> WORK TO COMPLETE: Express the lines of the listing, from the line containing "What out of" through the last line, inclusive, as a JSON list of strings with one string per line and blank lines omitted.

> DATA SUPPLIED:
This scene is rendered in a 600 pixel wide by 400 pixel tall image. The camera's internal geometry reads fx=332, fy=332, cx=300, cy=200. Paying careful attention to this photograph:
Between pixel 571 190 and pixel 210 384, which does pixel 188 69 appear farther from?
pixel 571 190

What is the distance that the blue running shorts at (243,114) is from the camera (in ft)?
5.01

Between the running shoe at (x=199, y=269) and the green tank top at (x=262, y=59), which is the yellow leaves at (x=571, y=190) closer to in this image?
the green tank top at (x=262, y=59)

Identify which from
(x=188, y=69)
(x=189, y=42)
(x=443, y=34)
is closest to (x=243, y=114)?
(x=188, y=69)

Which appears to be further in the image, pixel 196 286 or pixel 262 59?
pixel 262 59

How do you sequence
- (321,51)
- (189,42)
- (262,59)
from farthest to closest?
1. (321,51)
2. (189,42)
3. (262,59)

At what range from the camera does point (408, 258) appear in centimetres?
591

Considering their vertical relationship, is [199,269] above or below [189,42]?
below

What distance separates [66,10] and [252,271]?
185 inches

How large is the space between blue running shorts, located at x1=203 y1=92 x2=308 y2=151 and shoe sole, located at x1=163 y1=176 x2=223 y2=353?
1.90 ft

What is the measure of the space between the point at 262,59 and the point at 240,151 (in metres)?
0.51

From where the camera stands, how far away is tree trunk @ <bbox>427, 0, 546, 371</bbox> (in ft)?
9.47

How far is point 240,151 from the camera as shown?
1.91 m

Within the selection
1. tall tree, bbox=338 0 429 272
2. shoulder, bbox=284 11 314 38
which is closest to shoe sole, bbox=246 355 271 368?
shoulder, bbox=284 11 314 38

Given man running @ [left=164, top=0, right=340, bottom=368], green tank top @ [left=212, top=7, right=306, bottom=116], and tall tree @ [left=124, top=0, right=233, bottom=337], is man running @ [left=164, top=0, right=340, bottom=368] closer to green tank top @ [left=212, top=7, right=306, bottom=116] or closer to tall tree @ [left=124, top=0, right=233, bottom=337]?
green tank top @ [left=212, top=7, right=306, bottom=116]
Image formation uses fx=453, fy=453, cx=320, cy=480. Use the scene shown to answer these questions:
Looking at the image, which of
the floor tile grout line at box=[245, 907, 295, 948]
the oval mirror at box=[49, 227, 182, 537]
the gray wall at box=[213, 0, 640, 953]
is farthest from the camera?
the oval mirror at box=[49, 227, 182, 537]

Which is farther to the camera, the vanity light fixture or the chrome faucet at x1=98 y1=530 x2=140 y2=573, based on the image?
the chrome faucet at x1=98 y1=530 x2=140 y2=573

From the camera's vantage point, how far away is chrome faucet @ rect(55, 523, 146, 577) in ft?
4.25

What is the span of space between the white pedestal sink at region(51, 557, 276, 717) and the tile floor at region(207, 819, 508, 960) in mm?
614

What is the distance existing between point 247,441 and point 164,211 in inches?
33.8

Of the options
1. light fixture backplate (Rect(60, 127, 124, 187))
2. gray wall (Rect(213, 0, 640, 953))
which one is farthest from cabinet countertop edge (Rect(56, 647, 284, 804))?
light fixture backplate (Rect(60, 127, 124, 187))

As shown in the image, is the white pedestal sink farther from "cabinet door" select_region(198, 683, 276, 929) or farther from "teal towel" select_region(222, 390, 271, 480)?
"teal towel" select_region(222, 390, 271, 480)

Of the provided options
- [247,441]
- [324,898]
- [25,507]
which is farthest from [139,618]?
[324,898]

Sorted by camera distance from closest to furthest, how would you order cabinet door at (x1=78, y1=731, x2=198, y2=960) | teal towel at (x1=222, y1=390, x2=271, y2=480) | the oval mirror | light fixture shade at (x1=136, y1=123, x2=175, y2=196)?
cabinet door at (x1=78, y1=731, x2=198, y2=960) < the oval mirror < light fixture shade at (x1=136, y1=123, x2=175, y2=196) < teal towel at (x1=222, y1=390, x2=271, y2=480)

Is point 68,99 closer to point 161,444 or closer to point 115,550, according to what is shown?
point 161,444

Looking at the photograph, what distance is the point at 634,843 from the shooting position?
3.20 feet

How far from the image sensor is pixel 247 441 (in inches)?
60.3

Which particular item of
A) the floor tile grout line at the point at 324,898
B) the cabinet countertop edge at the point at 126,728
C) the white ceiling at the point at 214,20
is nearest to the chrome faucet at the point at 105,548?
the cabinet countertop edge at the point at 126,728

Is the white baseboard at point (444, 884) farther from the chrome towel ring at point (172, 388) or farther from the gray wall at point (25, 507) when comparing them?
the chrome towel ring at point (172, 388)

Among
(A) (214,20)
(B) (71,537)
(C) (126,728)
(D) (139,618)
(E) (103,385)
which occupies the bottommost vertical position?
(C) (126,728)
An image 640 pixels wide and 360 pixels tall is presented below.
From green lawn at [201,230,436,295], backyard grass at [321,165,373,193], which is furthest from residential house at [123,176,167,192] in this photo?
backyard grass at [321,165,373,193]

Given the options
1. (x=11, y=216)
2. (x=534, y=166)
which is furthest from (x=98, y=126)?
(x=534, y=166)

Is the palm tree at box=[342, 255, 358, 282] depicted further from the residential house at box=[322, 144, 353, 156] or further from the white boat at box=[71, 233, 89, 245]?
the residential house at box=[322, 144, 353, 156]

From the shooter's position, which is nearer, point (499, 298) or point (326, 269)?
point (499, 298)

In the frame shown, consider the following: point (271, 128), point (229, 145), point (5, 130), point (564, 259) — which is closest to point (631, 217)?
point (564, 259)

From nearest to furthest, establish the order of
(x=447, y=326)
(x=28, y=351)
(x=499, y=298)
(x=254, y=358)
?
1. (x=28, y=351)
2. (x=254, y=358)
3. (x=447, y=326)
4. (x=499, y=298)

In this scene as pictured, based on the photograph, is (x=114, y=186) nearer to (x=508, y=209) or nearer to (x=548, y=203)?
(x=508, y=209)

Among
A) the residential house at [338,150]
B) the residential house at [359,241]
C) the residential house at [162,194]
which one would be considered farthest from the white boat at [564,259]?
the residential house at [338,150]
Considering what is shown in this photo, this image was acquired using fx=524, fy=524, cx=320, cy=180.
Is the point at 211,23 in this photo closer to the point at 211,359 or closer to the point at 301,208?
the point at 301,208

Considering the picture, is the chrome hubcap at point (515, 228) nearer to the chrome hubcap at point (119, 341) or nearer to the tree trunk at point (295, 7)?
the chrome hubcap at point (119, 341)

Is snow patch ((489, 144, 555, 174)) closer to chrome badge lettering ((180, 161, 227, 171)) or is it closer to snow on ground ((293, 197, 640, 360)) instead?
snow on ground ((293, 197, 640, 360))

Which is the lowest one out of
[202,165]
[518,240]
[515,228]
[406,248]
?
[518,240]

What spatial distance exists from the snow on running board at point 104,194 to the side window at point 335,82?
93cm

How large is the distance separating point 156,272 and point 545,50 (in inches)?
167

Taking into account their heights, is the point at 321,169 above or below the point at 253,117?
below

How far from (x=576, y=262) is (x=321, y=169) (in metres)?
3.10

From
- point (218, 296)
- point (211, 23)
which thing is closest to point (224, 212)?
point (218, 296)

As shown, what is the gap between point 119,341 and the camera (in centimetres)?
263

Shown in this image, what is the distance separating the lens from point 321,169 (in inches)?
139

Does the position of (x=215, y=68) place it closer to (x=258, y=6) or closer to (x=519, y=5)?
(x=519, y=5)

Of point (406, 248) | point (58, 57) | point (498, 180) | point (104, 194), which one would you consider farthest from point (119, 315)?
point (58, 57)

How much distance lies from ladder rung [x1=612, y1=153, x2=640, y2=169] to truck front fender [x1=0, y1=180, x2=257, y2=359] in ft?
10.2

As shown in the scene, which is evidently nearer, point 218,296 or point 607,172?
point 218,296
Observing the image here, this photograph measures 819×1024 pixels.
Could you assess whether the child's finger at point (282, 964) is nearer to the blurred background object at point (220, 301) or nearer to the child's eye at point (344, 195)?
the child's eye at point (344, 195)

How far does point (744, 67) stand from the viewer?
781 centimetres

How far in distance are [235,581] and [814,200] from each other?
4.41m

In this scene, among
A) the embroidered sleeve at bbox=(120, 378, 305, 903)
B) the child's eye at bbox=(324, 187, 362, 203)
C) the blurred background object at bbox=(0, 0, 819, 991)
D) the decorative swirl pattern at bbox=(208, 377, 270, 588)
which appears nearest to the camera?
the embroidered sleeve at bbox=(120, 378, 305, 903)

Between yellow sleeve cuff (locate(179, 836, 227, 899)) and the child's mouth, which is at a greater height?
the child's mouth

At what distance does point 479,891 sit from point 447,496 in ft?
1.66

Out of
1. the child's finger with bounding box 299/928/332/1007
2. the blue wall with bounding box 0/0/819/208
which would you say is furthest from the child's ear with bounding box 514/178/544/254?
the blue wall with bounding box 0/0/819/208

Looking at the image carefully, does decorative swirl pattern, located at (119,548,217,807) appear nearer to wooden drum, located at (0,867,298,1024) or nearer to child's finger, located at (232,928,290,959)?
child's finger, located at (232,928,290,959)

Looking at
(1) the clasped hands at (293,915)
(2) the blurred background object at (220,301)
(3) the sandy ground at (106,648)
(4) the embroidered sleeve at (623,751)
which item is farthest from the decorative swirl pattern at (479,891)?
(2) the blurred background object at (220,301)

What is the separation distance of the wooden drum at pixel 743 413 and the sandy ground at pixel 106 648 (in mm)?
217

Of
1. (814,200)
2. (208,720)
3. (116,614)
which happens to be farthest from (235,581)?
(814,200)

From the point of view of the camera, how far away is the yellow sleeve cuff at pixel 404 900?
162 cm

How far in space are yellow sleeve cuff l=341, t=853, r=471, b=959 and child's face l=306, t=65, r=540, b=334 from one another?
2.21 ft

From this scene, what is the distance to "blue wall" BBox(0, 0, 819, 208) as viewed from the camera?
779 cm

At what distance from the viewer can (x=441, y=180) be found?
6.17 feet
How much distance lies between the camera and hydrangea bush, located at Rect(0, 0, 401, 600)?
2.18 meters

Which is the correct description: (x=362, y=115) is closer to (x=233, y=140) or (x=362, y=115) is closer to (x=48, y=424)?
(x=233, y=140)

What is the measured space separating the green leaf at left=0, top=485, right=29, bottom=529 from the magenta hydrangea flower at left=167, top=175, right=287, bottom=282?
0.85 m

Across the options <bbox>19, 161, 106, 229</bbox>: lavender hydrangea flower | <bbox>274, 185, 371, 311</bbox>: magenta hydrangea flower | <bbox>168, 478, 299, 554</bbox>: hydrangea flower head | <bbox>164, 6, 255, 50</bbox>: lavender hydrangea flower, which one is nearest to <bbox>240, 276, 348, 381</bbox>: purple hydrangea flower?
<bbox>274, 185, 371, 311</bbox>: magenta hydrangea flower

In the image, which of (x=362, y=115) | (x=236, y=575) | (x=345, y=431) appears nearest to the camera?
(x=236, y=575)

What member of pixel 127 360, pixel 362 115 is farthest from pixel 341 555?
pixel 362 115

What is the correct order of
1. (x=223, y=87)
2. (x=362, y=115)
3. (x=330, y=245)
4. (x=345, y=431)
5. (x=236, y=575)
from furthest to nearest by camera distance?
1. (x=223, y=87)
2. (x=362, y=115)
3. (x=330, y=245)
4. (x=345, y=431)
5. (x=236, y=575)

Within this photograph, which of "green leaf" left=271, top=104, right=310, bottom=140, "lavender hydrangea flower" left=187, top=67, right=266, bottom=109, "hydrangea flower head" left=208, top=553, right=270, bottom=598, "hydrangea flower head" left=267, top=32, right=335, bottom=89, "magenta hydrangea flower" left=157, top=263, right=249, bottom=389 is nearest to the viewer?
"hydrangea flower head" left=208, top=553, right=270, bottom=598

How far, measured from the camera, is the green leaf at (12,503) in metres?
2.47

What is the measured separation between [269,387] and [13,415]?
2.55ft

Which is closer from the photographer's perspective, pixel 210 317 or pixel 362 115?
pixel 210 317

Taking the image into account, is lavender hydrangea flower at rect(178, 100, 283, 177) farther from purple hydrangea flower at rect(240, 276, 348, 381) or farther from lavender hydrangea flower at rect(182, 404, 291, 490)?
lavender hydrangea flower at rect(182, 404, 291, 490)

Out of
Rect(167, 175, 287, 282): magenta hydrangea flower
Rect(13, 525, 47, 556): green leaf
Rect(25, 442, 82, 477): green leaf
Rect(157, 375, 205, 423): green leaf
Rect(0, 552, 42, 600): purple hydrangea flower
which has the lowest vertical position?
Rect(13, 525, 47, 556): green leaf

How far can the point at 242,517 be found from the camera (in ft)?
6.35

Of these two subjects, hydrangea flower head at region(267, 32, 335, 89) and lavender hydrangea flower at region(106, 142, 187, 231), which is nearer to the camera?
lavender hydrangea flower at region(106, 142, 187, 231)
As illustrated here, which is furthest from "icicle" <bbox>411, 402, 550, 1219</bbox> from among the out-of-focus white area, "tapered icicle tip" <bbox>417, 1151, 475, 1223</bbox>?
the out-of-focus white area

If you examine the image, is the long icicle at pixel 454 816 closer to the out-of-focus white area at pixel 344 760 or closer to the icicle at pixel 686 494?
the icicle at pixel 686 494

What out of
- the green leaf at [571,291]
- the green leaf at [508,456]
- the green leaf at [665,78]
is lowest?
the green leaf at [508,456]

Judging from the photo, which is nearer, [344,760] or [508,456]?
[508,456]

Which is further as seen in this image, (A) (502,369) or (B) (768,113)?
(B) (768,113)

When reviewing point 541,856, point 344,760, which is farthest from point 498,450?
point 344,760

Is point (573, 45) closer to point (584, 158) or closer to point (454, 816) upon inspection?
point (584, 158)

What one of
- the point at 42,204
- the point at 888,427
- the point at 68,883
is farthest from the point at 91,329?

> TASK RESPONSE:
[
  "What out of",
  "- the green leaf at [571,291]",
  "- the green leaf at [508,456]",
  "- the green leaf at [665,78]",
  "is lowest?",
  "the green leaf at [508,456]",
  "Judging from the photo, which is nearer, [344,760] or [508,456]?",
  "[508,456]",
  "Which is further as seen in this image, (A) (502,369) or (B) (768,113)?",
  "(B) (768,113)",
  "When reviewing point 541,856, point 344,760, which is farthest from point 498,450?",
  "point 344,760",
  "Is point (573, 45) closer to point (584, 158) or closer to point (454, 816) upon inspection?",
  "point (584, 158)",
  "What one of",
  "- the point at 42,204",
  "- the point at 888,427",
  "- the point at 68,883",
  "is farthest from the point at 91,329?"
]